One of the most remarkable accomplishments of the Obama administration is that it has been in office nearly three years without a significant scandal, or really any scandal at all. This is pretty much unprecedented in recent decades. It's particularly notable that the Recovery Act, with a few hundred billion dollars spread around the country to all kinds of projects, came off without any charges of graft or waste. But now, Republicans think they have found their scandal, in the solar company Solyndra, which got a half-billion dollars in federal loan guarantees and has now gone bankrupt. We're just learning about what happenned, but it appears that the administration was too taken with this company's potential, and pushed to get the loan approved quickly so it could trumpet Solyndra as a symbol of its commitment to clean energy and reviving American industry through modern, whiz-bang technologies. So ought it to be a "scandal"? Here's a list off the top of my head of some things that a real scandal ought to feature:
- Actual criminal activity (for example, the Watergate break-in and other associated crimes).
- Corruption and graft (your old-school Teapot Dome-type thing)
- Subversion of the stated goals and policies of the government (trading arms for hostages in Iran-Contra)
- Intentional deception of the public (Iran-Contra, Watergate)
- Waste of substantial government funds (the billions of dollars in American cash that disappeared in Iraq).

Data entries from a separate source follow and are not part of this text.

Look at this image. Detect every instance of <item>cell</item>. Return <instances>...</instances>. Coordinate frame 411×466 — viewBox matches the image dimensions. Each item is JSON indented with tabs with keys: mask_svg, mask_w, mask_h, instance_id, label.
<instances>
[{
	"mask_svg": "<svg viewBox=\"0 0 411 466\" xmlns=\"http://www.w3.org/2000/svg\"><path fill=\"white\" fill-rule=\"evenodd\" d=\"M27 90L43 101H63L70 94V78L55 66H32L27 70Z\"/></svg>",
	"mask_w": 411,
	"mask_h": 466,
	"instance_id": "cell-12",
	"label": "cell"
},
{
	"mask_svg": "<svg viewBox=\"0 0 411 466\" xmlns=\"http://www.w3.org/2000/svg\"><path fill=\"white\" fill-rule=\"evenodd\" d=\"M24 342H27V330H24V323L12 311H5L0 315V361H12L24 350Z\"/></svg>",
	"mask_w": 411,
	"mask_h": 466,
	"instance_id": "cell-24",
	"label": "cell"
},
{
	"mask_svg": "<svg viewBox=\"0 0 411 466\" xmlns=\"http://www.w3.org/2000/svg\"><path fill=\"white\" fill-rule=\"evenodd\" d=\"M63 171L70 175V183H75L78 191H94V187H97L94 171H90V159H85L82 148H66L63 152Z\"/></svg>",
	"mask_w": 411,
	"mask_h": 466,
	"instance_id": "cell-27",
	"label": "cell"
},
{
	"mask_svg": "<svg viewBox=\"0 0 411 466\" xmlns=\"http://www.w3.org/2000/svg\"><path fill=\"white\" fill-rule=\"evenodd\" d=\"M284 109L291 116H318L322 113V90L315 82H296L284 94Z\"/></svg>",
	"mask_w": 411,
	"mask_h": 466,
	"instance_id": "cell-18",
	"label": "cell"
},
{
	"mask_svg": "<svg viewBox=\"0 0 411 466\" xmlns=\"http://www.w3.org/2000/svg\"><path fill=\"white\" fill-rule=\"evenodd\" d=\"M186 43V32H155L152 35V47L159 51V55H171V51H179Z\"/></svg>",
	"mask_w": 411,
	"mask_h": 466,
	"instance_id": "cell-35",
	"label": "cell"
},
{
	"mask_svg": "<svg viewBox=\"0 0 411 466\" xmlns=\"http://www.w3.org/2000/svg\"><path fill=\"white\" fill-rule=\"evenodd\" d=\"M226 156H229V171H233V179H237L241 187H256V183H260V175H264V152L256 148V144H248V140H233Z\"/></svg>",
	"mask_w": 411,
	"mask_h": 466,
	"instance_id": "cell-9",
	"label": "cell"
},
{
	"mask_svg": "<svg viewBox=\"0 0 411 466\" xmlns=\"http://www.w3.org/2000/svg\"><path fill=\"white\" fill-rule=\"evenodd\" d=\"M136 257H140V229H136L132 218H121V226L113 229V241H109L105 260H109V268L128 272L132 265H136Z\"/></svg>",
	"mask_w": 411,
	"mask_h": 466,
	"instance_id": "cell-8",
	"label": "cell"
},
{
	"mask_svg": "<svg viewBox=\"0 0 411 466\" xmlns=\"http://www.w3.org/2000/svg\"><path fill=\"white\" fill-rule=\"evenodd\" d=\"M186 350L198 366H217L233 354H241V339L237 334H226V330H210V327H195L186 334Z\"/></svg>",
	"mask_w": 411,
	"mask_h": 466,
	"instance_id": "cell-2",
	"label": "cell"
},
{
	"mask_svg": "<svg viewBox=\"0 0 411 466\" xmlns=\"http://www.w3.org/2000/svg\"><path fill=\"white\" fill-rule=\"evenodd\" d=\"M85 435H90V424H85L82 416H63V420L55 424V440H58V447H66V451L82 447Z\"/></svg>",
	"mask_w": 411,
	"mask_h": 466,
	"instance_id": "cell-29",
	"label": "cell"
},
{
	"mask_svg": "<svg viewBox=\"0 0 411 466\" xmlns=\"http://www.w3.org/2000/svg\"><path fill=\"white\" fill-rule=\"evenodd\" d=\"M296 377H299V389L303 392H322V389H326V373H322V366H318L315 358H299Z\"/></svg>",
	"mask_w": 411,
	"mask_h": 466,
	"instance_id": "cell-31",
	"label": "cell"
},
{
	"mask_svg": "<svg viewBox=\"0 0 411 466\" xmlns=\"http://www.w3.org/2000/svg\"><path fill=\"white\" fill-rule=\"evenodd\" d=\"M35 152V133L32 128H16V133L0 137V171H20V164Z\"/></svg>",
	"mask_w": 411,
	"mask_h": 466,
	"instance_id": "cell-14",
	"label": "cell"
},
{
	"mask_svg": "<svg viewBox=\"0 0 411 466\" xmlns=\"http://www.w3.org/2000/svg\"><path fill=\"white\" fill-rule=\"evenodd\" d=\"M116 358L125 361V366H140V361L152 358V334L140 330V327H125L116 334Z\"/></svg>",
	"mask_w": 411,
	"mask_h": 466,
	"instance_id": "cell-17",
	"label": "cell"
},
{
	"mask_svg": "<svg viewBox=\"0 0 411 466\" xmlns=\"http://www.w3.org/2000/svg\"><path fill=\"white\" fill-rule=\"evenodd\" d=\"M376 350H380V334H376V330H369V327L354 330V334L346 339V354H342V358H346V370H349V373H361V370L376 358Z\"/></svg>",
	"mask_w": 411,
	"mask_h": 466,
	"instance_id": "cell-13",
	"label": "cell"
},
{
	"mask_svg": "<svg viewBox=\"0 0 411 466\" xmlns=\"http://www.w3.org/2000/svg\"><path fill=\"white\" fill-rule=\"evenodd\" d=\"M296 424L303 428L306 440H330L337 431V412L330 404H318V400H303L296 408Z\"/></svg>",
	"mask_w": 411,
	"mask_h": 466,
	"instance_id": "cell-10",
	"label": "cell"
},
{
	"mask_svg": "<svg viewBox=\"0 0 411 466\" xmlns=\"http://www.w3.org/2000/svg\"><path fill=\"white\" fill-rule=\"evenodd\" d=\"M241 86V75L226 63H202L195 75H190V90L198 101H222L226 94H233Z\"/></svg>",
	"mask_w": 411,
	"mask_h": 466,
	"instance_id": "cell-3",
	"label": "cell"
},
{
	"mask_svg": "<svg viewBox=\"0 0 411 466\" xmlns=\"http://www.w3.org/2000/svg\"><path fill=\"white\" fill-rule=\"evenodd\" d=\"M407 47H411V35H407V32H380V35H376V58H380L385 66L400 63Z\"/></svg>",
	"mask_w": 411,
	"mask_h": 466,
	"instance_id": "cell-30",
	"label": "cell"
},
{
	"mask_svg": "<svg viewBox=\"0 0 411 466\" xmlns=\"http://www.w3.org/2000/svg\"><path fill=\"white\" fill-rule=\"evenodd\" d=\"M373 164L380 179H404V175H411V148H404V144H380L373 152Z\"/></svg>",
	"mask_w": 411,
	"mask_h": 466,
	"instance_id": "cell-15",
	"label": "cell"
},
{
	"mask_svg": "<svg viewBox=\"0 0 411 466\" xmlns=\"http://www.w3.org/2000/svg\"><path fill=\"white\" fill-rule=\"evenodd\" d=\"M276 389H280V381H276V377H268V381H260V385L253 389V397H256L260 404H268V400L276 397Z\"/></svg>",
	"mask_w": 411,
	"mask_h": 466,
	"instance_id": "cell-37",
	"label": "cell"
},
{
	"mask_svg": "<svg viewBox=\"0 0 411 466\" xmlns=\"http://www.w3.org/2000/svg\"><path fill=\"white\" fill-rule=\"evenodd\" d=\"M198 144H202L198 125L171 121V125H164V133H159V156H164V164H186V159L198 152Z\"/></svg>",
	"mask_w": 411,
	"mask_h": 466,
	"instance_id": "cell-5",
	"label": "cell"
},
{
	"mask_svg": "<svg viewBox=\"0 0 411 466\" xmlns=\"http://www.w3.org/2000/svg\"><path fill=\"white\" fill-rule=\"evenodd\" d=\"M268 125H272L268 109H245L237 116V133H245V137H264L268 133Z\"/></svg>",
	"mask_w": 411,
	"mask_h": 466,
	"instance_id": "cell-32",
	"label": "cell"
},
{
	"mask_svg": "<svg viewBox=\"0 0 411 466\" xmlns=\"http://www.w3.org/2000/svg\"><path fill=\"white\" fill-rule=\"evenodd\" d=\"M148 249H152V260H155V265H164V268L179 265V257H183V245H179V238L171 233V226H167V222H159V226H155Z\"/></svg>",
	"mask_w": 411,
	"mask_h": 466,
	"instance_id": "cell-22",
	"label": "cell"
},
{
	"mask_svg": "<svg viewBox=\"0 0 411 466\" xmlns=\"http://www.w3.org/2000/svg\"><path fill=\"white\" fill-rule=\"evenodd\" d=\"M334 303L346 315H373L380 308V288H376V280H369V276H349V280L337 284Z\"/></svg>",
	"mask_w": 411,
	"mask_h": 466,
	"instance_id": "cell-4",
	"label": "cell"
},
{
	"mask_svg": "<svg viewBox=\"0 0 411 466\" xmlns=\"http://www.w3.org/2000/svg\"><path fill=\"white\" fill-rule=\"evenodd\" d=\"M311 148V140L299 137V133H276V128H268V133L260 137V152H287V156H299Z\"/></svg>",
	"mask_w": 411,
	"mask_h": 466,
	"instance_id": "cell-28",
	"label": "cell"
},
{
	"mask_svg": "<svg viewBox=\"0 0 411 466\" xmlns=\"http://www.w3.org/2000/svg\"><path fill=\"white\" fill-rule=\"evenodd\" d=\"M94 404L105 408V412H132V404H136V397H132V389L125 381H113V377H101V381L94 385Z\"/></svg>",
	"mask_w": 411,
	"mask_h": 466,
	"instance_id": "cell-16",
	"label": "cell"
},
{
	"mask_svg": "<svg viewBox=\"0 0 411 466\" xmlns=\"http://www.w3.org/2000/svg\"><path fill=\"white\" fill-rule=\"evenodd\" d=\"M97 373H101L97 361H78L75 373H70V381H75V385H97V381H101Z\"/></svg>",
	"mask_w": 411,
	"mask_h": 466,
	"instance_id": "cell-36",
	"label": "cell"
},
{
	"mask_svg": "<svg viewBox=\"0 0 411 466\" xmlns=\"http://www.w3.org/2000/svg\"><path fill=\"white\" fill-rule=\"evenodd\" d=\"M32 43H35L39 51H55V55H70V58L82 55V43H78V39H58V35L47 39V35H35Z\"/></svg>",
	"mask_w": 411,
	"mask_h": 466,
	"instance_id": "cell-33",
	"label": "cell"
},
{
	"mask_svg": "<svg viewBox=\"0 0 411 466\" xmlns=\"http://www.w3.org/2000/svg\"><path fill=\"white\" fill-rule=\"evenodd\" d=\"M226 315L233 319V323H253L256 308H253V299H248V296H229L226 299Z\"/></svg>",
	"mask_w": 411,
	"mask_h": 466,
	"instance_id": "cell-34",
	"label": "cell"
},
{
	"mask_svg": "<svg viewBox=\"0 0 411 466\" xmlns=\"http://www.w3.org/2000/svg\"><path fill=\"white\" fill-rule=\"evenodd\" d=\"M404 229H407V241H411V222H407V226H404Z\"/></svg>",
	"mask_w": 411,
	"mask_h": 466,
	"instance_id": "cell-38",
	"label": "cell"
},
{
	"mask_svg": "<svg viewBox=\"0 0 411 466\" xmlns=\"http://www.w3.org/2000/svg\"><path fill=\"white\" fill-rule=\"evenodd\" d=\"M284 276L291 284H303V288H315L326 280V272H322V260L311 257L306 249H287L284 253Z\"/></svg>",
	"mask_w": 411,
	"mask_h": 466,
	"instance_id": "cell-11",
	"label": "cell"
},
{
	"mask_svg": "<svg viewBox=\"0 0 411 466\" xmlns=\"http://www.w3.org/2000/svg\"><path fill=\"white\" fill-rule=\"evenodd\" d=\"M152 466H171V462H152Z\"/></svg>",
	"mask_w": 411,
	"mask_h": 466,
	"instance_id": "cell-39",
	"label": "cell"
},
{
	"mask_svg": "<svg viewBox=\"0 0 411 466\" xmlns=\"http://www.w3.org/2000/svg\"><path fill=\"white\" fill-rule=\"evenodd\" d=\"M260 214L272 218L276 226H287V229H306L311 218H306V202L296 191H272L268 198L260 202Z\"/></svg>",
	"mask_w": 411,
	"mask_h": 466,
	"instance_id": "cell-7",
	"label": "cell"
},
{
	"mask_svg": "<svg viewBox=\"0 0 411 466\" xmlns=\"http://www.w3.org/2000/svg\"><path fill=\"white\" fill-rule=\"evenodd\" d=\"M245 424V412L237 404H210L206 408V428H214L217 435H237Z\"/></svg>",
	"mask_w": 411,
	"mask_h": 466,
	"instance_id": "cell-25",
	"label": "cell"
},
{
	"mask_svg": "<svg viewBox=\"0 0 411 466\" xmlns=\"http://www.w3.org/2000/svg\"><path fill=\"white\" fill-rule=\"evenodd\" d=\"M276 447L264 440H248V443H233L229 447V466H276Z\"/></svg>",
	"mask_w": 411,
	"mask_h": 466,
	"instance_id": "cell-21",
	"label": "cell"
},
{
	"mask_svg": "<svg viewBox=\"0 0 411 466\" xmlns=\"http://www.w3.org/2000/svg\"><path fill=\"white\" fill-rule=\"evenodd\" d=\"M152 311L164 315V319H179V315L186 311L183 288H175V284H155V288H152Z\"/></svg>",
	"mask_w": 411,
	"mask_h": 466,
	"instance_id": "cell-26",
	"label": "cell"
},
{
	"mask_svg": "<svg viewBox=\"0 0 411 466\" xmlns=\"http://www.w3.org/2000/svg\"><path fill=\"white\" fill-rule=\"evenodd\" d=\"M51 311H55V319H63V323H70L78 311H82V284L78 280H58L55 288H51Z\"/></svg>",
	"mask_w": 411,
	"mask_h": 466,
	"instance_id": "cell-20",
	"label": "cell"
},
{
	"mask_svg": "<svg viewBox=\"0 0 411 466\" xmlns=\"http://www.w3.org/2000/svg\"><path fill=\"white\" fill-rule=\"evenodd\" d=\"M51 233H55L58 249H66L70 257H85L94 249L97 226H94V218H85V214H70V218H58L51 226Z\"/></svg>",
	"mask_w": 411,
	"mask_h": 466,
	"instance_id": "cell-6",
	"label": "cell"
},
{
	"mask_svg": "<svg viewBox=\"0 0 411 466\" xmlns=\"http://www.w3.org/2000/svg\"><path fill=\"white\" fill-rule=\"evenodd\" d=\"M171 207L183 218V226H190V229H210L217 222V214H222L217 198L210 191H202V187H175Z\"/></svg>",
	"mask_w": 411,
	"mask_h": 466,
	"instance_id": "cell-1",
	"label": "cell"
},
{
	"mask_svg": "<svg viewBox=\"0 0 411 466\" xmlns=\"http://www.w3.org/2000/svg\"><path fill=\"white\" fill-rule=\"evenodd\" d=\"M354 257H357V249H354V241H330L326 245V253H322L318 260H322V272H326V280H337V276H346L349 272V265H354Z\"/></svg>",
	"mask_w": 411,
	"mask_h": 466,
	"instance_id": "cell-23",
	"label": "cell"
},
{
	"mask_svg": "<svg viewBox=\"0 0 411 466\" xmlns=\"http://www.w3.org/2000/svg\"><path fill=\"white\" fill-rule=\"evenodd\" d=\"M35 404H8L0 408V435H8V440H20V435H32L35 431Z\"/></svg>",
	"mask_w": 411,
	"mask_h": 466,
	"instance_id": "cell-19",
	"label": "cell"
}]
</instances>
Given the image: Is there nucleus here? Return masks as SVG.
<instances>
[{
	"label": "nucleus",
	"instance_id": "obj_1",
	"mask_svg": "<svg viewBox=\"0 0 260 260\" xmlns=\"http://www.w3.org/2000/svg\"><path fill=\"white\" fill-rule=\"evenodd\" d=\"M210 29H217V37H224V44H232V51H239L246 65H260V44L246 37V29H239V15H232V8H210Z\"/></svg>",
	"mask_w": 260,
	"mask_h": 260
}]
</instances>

We could come up with others, but so far the only thing the Solyndra case appears to feature is the waste of money. And in this case, it wasn't like we didn't know we were taking a risk. When the government acts like a venture capitalist, it takes risks, just like venture capitalists do. The factors that led to Solyndra's demise (decreasing prices for silicon, aggressive Chinese development of solar technologies) weren't completely unforeseeable, but they weren't so obvious that a lot of private investors didn't also invest in the company. The administration wanted to promote green technology, and thought (incorrectly as it turned out) that Solyndra would be a successful business worth supporting and promoting. But there hasn't been any intimation of anything criminal, anyone getting a payoff, any subversion of the government's goals, or any public officials lying about it. But that won't matter. Remember Whitewater? Taxpayers spent tens of millions of dollars investigating the failed land deal between Bill Clinton and some of his friends, an investigation that ultimately blossomed to include a young White House intern. But in the original deeds, there were no awful crimes committed, there were no public funds involved, no one got killed, and in short, it was a big nothing. But that didn't stop Republicans from successfully turning it into a "scandal," a word that during the 1990s came to mean "whatever Republicans are yelling about this week." It's important to keep in mind that the conservative outrage machine is much, much more sophisticated and developed than it was in the 1990s. Fox News wasn't created until 1996, and in those early years it was just a shadow of what it is today. There were no conservative web sites and blogs, fewer conservative publications, fewer national right-wing radio shows. That the actual facts of the Solyndra case are unfortunate but not truly scandalous is irrelevant. They haven't had anything better to grab hold to as evidence for what they genuinely believe is the inherent corruption of the Obama administration, so they're going to be talking about little else for weeks or even months. And of course, the rest of the media, terrified as always at being accused of "liberal bias," will decide that "questions are being raised," so they need to talk about it endlessly too. Just you wait.